Someone came in today to get her contacts polished. Somebody did the polishing but did not finish with a peroxide cleaning -nor a boston conditioner rubbing/cleaning to remove the polish.She used the rinse with water which does not work. Result ? Superficial abrasions on both eyes.I can't believe that the opticians who still actually polish contacts do not use peroxide to remove polish and to immediately disinfect their contacts. Again,you rub the peroxide into the len as you are rinsing it with tap water. It will feel squeeky clean. It will be clean. When doing an enzyme cleaning on a gas perm, use peroxide instead of saline and the enzyme softened protein comes right off. To those of you who scoff about this -I've used this successfully 28 years with never a reaction. And my pts  do not get reactions after I  polish their contacts.

----------


## eromitlab

I feel bad that I haven't been posting any questions... instead I'm runnin' my mouth off in other threads like a yahoo instead of learning something, which is why I come here... so... I have a question for those that are far more learned than I.

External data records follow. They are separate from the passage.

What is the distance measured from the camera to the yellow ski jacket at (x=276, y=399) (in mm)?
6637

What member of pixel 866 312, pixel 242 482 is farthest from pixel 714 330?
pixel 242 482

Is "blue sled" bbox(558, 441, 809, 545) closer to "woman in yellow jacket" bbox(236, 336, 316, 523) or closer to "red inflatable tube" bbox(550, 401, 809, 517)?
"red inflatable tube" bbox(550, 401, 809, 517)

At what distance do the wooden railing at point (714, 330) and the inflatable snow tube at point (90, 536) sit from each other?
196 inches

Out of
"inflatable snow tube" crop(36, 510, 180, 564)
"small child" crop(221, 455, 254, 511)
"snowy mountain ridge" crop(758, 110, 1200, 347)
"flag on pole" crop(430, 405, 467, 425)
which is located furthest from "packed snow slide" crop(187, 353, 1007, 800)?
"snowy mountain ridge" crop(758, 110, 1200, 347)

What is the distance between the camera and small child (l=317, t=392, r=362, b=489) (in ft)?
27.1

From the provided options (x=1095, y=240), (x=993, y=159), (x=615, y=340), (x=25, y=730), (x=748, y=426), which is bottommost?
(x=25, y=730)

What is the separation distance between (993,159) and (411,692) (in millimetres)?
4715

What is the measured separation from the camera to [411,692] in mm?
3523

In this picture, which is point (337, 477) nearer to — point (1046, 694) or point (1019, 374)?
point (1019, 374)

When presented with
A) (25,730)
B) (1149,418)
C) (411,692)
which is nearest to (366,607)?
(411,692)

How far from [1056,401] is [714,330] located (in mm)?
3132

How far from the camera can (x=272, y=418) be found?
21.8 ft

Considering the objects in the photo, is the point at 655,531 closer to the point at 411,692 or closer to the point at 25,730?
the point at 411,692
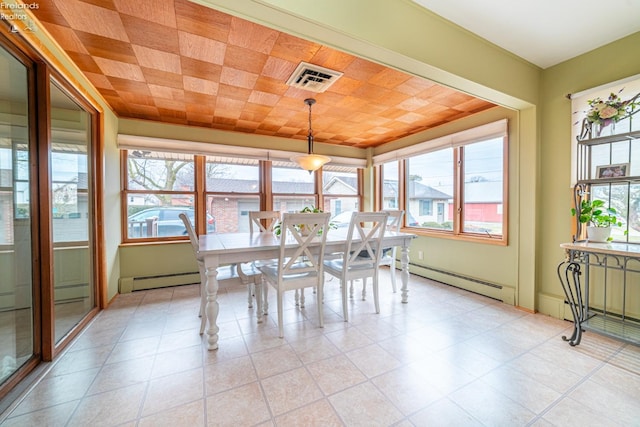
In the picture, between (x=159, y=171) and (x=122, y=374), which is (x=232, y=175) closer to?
(x=159, y=171)

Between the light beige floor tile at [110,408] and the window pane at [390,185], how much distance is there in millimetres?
4059

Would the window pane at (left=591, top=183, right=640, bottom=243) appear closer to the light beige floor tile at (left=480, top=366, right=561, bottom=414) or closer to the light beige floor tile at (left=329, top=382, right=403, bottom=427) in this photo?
the light beige floor tile at (left=480, top=366, right=561, bottom=414)

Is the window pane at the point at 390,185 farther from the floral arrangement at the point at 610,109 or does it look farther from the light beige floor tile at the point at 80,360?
the light beige floor tile at the point at 80,360

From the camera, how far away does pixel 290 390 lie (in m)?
1.55

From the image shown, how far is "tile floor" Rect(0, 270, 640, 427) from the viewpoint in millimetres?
1356

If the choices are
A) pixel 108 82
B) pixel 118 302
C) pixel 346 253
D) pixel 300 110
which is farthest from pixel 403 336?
pixel 108 82

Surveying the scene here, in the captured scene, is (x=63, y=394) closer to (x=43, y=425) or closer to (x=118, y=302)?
(x=43, y=425)

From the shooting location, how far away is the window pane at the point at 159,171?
11.4 feet

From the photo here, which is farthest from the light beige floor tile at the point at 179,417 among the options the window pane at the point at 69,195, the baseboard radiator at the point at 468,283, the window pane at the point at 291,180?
the window pane at the point at 291,180

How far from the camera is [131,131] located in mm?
3354

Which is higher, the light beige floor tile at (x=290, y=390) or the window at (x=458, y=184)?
the window at (x=458, y=184)

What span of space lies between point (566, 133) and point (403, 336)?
2378mm

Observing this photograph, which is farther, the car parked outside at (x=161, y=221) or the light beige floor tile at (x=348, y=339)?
the car parked outside at (x=161, y=221)

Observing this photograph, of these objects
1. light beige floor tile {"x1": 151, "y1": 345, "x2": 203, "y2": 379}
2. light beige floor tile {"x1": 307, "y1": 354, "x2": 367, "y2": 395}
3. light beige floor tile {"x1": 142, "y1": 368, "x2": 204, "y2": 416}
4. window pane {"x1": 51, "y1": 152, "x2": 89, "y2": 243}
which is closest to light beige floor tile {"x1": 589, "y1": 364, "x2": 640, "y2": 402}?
light beige floor tile {"x1": 307, "y1": 354, "x2": 367, "y2": 395}
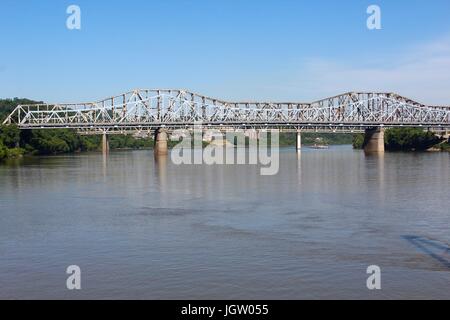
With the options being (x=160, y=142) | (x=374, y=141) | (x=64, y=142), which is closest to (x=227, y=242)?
(x=160, y=142)

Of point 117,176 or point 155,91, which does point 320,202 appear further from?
point 155,91

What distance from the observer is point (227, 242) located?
17359mm

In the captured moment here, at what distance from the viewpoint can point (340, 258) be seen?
15219 millimetres

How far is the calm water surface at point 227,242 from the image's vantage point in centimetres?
1291

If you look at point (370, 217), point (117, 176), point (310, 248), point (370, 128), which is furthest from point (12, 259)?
point (370, 128)

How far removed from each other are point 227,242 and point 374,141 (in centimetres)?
7863

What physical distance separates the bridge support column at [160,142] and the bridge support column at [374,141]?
27.7m

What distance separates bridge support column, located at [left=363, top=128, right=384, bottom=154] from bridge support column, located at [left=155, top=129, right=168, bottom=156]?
27743 millimetres

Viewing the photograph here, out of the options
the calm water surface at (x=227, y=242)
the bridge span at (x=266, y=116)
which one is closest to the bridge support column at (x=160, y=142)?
the bridge span at (x=266, y=116)

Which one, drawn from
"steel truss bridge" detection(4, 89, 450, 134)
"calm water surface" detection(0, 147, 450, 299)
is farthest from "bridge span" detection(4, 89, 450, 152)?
"calm water surface" detection(0, 147, 450, 299)

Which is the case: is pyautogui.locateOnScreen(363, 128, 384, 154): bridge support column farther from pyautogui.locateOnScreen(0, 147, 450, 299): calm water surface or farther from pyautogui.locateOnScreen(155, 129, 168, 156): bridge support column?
pyautogui.locateOnScreen(0, 147, 450, 299): calm water surface

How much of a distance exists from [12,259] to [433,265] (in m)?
Answer: 9.78

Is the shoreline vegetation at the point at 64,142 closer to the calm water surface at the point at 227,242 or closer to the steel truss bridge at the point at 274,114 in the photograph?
the steel truss bridge at the point at 274,114

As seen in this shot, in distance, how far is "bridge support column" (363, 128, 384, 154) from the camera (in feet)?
295
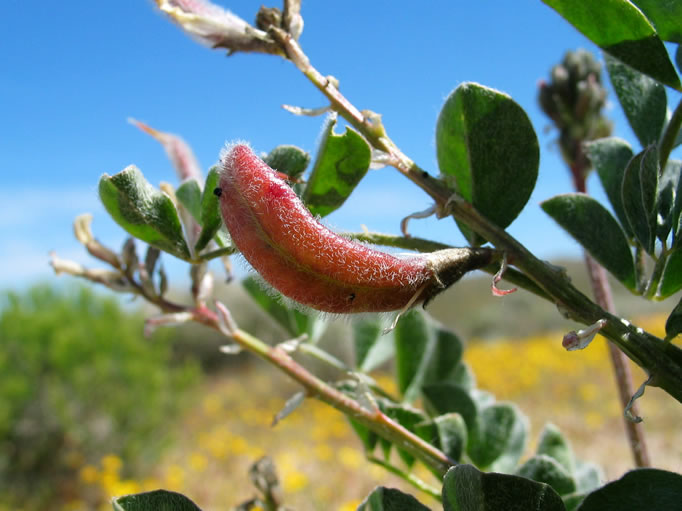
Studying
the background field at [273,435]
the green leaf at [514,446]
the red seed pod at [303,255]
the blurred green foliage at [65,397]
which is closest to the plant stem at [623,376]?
the green leaf at [514,446]

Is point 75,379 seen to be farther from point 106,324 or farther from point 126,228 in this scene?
point 126,228

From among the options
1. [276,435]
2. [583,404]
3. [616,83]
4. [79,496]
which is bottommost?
[79,496]

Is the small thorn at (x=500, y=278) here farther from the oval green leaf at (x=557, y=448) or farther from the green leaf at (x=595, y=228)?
the oval green leaf at (x=557, y=448)

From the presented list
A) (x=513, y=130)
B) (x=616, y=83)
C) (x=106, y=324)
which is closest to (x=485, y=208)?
(x=513, y=130)

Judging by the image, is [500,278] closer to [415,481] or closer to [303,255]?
[303,255]

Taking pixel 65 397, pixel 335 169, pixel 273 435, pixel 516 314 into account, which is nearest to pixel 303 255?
pixel 335 169

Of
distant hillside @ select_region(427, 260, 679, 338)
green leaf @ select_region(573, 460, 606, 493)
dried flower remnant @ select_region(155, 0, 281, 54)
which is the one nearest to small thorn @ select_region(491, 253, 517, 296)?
dried flower remnant @ select_region(155, 0, 281, 54)

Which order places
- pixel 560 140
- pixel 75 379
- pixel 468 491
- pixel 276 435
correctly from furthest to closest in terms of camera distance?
pixel 276 435, pixel 75 379, pixel 560 140, pixel 468 491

with respect to RGP materials: I have been researching RGP materials a little bit, just to see what's available to me and so I can be more familiar with them... it got me thinking about the hyper-Dk materials on the market and I came down to Menicon's Z material, which surprisingly to me, is approved for up to 30 nights of continuous wear (I didn't realize that wearing RGPs continuously for days was safe). 

My question: What are your feelings on continuous wear modality for rigid contacts? Is it something you would say should be avoided entirely, or under a very strict set of circumstances would it be acceptable to you? 

as a side note: I can see where the benefit could instantly be appreciated in an orthokeratology application, but that's usually where patients are sleeping in their lenses anyhow and leaving them out during waking hours, and possibly the increased lens flexure may not be acceptable for maximum effectivity, however, I digress... I'll ask about orthokeratology stuff at a later time.

----------


## chip anderson

My feelings on exteended wear.  Except in those situations where there might be a compelling indication (i.e. combat, a romatic weekend where you want to see what your are enjoying), extended wear is foolish.  My attitude might be different if I were so impared that I couldn't see who was on the other side of the bed.  But as a rule I tell my patients: "Like your mother said: Any thing you sleep with is more likely to give you problems."
Now as to the little known and oft forgotten facts.
I once saw Fred Danker remove a PMMA lens that he had worn continuously for 27 years without damage.  He had forgotten how to remove it and he didn't belive the posterior surface needed to be polished.
I once read a report from a group of ophthalmolgist in Boston who as a an experiment built up to 24 hr a day wear in PMMA lenses, wore them for 90 days (without damage) and reported that that had discomfort after removal.  Eventually had to use a removal (reverse wearing) schedule to wean themselves away from the lenses.
Of course this is back when we felt the mechanics and skill of the fitter was more important than the material.

Chip

----------


## xiaowei

> My attitude might be different if I were so impared that I couldn't see who was on the other side of the bed. But as a rule I tell my patients: "Like your mother said: *Any thing you sleep with is more likely to give you problems*."
> 
> Chip


I really like this one!:bbg: 
But at least, you should be able to recognize what caused the problems......:D:D

----------


## eromitlab

Hey folks, I have another question:

Does anyone know of a resource that has a listing of specific soft lens specs, like OZD, lens edge thicknesses and other technical data? I know that the TQ is probably the most complete general lens reference, but... I am wondering if there is a more detailed accounting of lens data out there.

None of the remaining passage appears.